> VOS TÂCHES
1. Répondez à ces questions sur le texte consacré à l'indépendance de l'Inde :
(a) Dans quelle ville se tenait la cérémonie présidée par Mohammad Ali Jinnah ?
(b) Selon Bipan Chandra, quel était en 1947 le taux d'illettrisme chez les femmes ?
(c) Combien de morts a fait la famine du Bengale en 1943 ?
2. D'après le texte consacré à l'indépendance de l'Inde, qu'est-ce que la partition assurait aux Anglo-Américains ? Répondez en une à trois phrases.

> TEXTE FOURNI
════════════════════
Il y a 70 ans, Jawaharlal Nehru prononçait son fameux discours “Tryst with destiny”. Après 2 siècles d’exploitation coloniale, l’Inde redevenait libre. A quelques milliers de kilomètres de là, à Karachi, une autre cérémonie, présidée par Mohammad Ali Jinnah, se tenait. Le colon britannique était chassé. Il laissait derrière lui deux nations marquées au fer rouge : celui de la misère causée par l’exploitation coloniale et celui d’une partition qui assurait aux Anglo-Américains de garder la main sur le port de Karachi et de trouver un contrepoids, en Asie, à une Inde beaucoup trop grande et beaucoup trop désireuse de porter son indépendance sur le plan géopolitique.
Quand l’Inde reprend sa liberté, elle se retrouve saignée à blanc par deux siècles d’exploitation coloniale. Selon, l’historien indien Bipan Chandra, en 1947, le taux d’illettrisme atteint 84% chez les hommes et 92% chez les femmes. Durant la seconde partie du dix-neuvième siècle, les famines se multiplient pour cumuler lors de celle qui frappe le Bengale et fait près de 3 millions de morts en 1943. Le taux de mortalité était de 25 pour 1000 quand la mortalité infantile atteint les 190 pour 1000. Le manque de structures de santé entraîne le développement du choléra, de la dysenterie et de la malaria (qui affecte alors un quart de la population) et ne laisse guère qu’une trentaine d’années d’espérance de vie aux Indiens nés à cette époque. On est bien loin des “effets positifs de la colonisation”.
Un rapt de l’Inde sciemment organisé
Beaucoup avanceront l’état peu reluisant de la société indienne avant l’arrivée des colons britanniques. Il nous faut alors étudier la politique menée par les représentants de la couronne britannique pour analyser les effets de la colonisation.
════════════════════
> DONNÉES FOURNIES
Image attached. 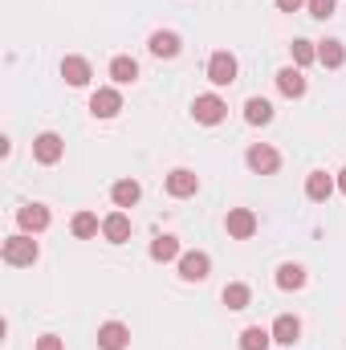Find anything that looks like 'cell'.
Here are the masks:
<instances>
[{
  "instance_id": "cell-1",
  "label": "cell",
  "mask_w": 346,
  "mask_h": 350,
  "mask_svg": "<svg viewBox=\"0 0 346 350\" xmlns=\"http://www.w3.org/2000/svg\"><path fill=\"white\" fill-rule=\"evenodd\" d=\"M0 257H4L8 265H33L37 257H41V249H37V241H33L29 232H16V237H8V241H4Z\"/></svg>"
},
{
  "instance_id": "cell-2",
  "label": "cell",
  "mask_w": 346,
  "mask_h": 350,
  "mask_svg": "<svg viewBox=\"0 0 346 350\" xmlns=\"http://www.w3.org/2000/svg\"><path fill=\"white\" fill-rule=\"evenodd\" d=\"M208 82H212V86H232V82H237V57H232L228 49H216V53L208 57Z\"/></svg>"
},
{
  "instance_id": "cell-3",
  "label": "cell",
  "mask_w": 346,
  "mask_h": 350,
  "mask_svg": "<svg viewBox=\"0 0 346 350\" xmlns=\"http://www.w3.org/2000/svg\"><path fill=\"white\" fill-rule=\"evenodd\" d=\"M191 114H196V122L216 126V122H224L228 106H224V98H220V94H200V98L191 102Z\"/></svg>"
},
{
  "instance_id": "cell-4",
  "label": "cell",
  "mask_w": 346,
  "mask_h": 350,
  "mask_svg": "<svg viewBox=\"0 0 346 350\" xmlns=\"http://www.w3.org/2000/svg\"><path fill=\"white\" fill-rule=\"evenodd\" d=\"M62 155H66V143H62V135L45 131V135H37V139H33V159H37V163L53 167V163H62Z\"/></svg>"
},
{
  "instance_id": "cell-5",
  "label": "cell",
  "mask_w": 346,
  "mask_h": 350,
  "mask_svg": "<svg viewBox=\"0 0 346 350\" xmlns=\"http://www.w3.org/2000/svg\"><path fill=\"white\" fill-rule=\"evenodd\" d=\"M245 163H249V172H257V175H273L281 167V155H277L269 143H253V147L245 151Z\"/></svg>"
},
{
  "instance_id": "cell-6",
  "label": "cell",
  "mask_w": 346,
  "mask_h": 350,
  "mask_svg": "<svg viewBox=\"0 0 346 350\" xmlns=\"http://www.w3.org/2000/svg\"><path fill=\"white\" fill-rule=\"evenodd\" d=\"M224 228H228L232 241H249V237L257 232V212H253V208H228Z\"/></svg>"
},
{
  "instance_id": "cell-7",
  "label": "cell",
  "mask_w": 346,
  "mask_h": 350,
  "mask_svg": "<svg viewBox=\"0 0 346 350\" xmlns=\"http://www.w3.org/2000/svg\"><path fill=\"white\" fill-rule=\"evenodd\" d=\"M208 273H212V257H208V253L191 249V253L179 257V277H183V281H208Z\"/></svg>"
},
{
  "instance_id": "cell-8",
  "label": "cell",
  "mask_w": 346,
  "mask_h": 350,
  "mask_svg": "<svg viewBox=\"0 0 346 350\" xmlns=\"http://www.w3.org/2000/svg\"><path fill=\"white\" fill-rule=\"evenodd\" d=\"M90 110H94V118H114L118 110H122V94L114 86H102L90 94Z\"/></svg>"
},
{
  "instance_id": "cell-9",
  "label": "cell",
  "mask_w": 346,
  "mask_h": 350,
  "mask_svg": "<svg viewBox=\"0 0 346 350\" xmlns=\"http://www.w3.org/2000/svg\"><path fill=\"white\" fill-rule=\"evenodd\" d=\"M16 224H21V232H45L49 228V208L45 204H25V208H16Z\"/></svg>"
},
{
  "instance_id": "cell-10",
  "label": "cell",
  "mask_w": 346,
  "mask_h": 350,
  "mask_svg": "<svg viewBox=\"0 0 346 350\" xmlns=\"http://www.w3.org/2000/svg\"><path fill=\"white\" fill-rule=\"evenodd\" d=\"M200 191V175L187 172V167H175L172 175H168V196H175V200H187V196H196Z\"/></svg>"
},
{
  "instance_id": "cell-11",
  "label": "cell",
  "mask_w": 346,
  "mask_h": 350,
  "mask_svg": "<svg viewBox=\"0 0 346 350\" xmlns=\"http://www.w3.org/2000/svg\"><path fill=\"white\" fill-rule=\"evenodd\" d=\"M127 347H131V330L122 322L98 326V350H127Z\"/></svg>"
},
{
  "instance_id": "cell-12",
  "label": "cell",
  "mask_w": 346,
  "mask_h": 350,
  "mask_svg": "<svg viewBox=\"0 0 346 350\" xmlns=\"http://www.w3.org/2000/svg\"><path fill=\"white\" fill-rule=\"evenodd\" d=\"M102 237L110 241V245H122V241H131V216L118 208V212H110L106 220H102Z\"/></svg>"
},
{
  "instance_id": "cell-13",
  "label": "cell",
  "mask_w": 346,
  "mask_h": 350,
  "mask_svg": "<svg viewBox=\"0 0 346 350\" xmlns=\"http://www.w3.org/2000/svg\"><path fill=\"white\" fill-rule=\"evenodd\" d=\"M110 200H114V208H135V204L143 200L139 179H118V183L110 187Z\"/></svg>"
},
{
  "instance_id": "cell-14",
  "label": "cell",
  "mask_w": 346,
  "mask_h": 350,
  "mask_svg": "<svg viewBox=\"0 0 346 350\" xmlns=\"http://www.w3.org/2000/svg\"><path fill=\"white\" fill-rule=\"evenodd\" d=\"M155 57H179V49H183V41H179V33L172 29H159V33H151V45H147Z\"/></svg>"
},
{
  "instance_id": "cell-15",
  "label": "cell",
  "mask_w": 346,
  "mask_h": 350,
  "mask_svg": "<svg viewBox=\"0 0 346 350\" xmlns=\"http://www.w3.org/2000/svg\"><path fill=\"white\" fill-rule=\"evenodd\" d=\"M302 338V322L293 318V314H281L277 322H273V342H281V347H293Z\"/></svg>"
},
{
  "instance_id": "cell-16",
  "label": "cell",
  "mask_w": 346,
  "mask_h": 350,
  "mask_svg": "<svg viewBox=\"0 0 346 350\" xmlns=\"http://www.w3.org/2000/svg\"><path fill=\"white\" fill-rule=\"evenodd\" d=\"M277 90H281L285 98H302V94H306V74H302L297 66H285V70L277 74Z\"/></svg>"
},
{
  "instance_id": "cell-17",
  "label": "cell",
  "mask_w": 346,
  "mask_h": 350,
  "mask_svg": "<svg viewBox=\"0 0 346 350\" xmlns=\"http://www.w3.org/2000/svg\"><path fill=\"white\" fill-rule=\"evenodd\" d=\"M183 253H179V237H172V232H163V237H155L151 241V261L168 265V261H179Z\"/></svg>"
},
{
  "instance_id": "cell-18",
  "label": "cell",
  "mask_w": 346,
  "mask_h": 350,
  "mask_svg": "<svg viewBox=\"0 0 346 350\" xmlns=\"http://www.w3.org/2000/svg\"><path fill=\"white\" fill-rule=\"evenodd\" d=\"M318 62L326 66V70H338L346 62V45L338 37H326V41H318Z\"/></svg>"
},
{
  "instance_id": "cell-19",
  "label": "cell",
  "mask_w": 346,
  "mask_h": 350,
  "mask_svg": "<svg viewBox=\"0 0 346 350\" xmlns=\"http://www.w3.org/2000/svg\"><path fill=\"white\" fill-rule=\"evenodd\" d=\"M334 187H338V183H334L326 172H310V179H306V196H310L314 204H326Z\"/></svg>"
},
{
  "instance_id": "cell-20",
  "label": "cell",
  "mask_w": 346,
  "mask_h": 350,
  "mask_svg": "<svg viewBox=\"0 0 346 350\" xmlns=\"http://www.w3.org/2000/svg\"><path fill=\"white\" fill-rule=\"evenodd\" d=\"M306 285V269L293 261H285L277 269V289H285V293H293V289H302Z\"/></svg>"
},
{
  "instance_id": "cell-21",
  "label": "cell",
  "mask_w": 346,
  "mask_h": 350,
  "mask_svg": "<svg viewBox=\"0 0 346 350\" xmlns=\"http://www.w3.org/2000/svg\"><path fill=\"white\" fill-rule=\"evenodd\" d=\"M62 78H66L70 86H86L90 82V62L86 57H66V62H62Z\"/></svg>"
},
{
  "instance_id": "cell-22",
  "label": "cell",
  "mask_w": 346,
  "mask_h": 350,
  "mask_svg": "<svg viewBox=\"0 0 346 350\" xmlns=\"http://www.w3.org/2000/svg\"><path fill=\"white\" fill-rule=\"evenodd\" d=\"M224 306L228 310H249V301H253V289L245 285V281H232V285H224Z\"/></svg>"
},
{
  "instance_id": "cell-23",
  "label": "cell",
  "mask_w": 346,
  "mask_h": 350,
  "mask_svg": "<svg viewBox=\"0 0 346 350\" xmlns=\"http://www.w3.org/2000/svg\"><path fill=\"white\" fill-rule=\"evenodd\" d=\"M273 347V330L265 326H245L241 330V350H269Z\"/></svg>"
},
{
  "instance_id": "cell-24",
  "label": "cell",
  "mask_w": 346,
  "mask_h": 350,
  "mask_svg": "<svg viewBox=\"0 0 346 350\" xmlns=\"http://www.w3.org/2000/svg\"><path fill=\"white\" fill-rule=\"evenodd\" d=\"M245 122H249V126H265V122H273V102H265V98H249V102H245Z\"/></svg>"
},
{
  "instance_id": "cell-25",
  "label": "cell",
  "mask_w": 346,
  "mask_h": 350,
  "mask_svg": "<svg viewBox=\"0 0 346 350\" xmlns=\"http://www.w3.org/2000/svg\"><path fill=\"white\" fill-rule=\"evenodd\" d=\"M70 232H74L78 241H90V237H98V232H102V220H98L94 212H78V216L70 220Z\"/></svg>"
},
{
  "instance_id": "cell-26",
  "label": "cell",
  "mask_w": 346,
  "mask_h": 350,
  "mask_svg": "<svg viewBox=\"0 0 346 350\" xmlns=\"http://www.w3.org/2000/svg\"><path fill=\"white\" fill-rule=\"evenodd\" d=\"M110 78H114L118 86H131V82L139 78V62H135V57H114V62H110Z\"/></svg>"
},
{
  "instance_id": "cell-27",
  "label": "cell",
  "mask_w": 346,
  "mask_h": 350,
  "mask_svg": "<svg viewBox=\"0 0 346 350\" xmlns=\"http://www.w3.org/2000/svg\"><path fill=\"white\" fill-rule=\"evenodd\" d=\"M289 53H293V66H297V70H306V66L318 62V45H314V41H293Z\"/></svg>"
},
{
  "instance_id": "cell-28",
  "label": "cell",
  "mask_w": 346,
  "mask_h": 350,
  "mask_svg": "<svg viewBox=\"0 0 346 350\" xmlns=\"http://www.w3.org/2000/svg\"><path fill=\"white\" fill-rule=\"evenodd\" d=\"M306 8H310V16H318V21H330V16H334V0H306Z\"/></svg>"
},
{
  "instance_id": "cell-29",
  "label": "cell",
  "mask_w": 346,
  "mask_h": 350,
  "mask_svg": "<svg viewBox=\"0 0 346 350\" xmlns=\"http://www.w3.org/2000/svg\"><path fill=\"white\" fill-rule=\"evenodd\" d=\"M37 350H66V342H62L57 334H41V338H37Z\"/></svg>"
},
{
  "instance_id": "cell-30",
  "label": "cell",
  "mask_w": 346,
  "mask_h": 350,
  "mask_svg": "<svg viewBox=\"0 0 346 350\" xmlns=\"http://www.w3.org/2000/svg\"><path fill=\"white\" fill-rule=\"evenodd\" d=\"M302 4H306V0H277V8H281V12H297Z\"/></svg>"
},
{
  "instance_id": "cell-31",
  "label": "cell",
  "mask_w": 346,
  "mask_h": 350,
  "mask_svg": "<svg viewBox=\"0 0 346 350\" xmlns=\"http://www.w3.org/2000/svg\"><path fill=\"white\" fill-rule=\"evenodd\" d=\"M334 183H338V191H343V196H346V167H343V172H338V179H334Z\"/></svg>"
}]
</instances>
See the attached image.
════════════════════
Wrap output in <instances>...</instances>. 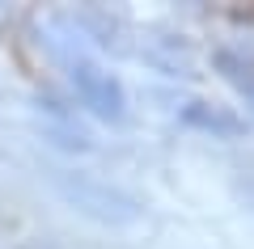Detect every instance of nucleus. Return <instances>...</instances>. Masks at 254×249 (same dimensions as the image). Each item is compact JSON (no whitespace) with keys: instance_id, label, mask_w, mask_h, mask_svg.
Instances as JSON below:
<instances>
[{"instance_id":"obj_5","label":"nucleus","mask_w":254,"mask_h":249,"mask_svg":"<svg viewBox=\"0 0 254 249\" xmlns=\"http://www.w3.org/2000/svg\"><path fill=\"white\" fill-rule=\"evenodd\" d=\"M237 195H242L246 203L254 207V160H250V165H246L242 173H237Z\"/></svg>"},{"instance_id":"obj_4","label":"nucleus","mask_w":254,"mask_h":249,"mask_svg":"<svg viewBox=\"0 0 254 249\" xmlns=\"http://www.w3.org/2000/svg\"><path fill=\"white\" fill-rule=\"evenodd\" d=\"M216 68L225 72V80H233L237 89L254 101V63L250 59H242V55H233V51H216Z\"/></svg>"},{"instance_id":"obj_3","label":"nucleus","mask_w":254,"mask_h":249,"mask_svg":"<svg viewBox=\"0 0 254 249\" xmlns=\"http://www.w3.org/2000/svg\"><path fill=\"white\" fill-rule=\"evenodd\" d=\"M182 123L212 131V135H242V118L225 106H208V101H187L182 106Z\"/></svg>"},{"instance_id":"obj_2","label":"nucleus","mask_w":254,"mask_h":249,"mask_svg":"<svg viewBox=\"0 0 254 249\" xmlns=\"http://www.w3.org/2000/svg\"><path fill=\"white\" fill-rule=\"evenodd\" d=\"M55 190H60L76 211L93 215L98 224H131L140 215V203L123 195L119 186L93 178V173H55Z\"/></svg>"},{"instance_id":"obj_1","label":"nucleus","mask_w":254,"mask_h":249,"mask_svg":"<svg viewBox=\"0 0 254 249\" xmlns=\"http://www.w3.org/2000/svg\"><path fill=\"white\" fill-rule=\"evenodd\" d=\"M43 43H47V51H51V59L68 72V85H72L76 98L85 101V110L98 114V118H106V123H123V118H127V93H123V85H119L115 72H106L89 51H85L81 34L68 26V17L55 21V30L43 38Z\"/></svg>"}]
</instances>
════════════════════
> RÉSULTATS DES TÂCHES
1.
(a) À Karachi.
(b) 92 %.
(c) Près de 3 millions.

2. La partition leur assurait de garder la main sur le port de Karachi. Elle leur permettait aussi de trouver en Asie un contrepoids à une Inde beaucoup trop grande et beaucoup trop désireuse de porter son indépendance sur le plan géopolitique.